TASK OBJECTIVE:
Exactly as they stand, repeat the lines from the one containing "We People Have Had Enough T-Shirt - burgundy" through the final line of the listing, both ends included, and nothing else; skip the pictures.

SOURCE DATA:

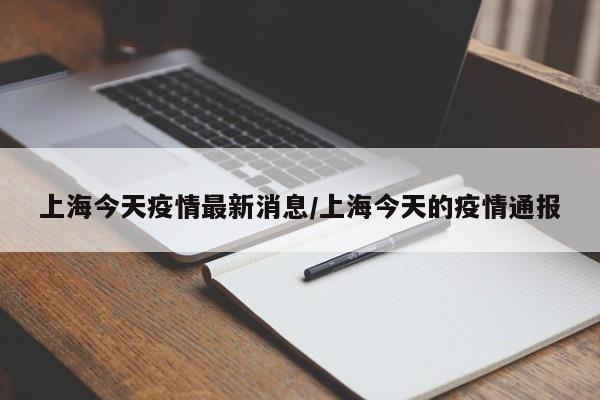 上海今天疫情最新消息/上海今天的疫情通报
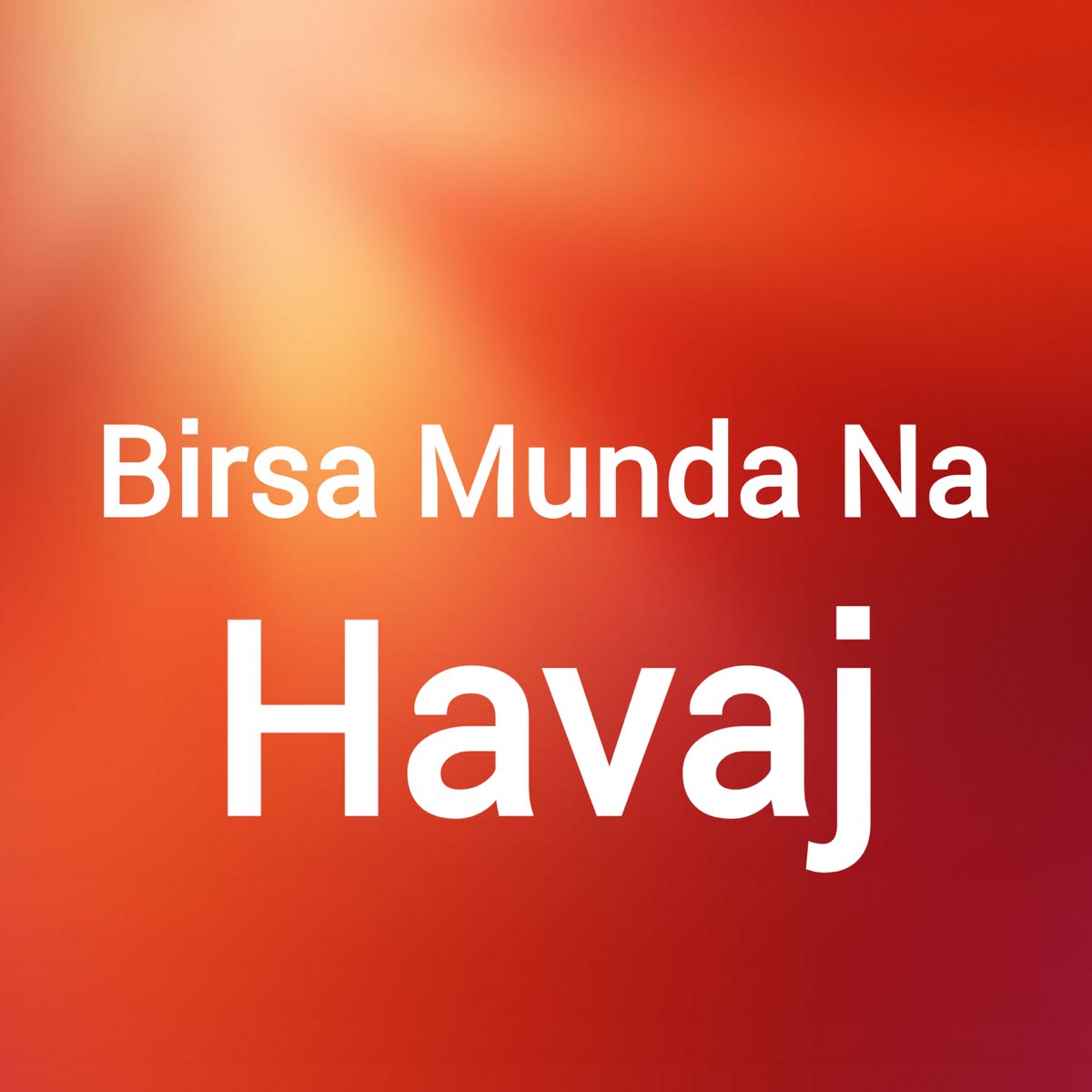 Birsa Munda Na Havaj Single Album by dj JAYVARDHAN Apple Music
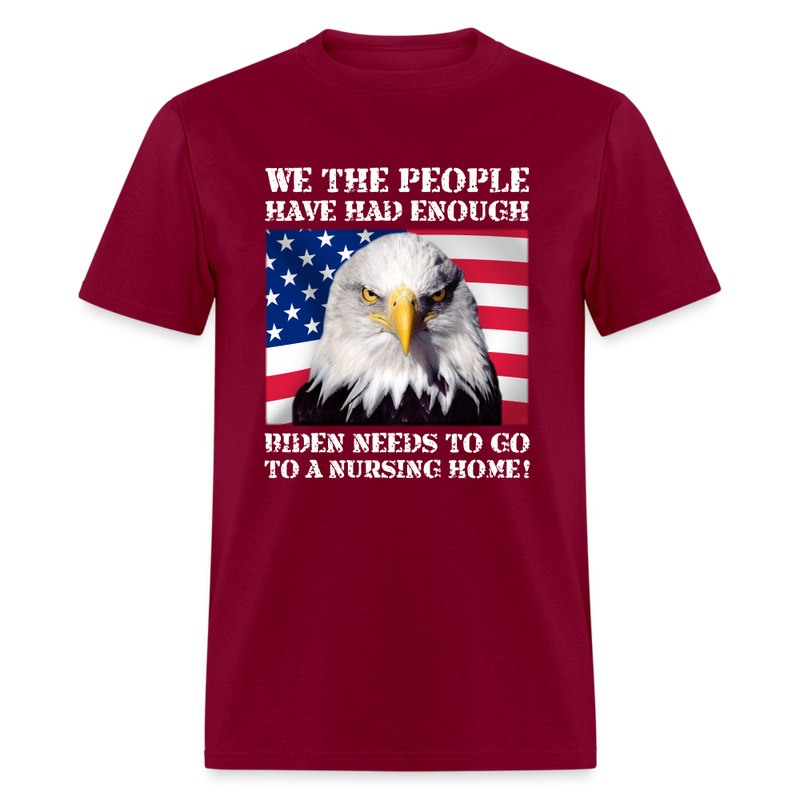 We People Have Had Enough T-Shirt - burgundy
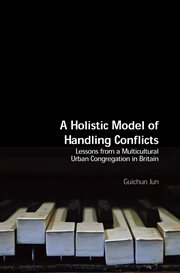 A holistic model of handling conflicts : lessons from a multicultural urban congregation in Britain cover image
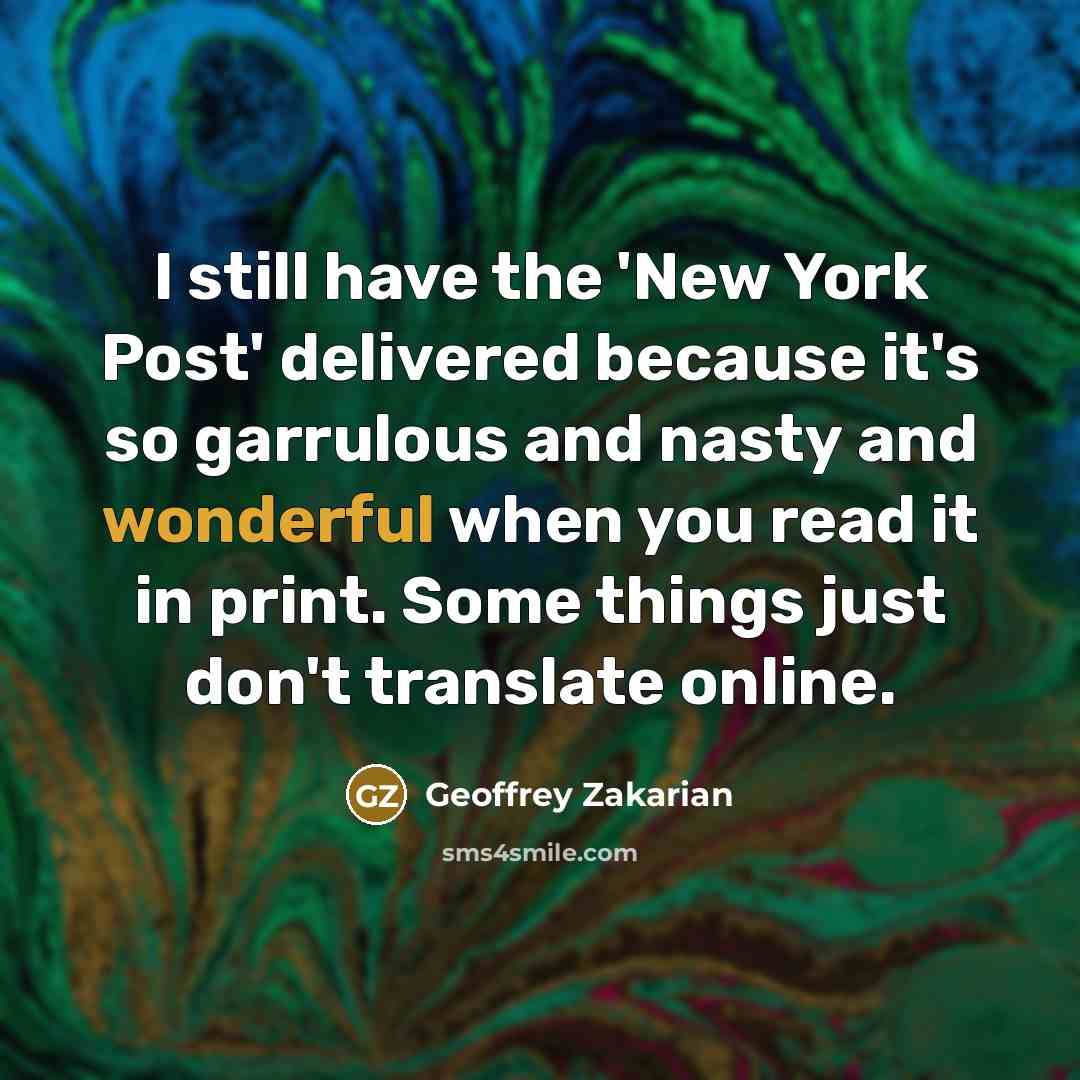 “I still have the 'New York Post' delivered because it's…” quote by Geoffrey Zakarian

SOLUTION FOR THIS PROBLEM:
 We People Have Had Enough T-Shirt - burgundy
 A holistic model of handling conflicts : lessons from a multicultural urban congregation in Britain cover image
 “I still have the 'New York Post' delivered because it's…” quote by Geoffrey Zakarian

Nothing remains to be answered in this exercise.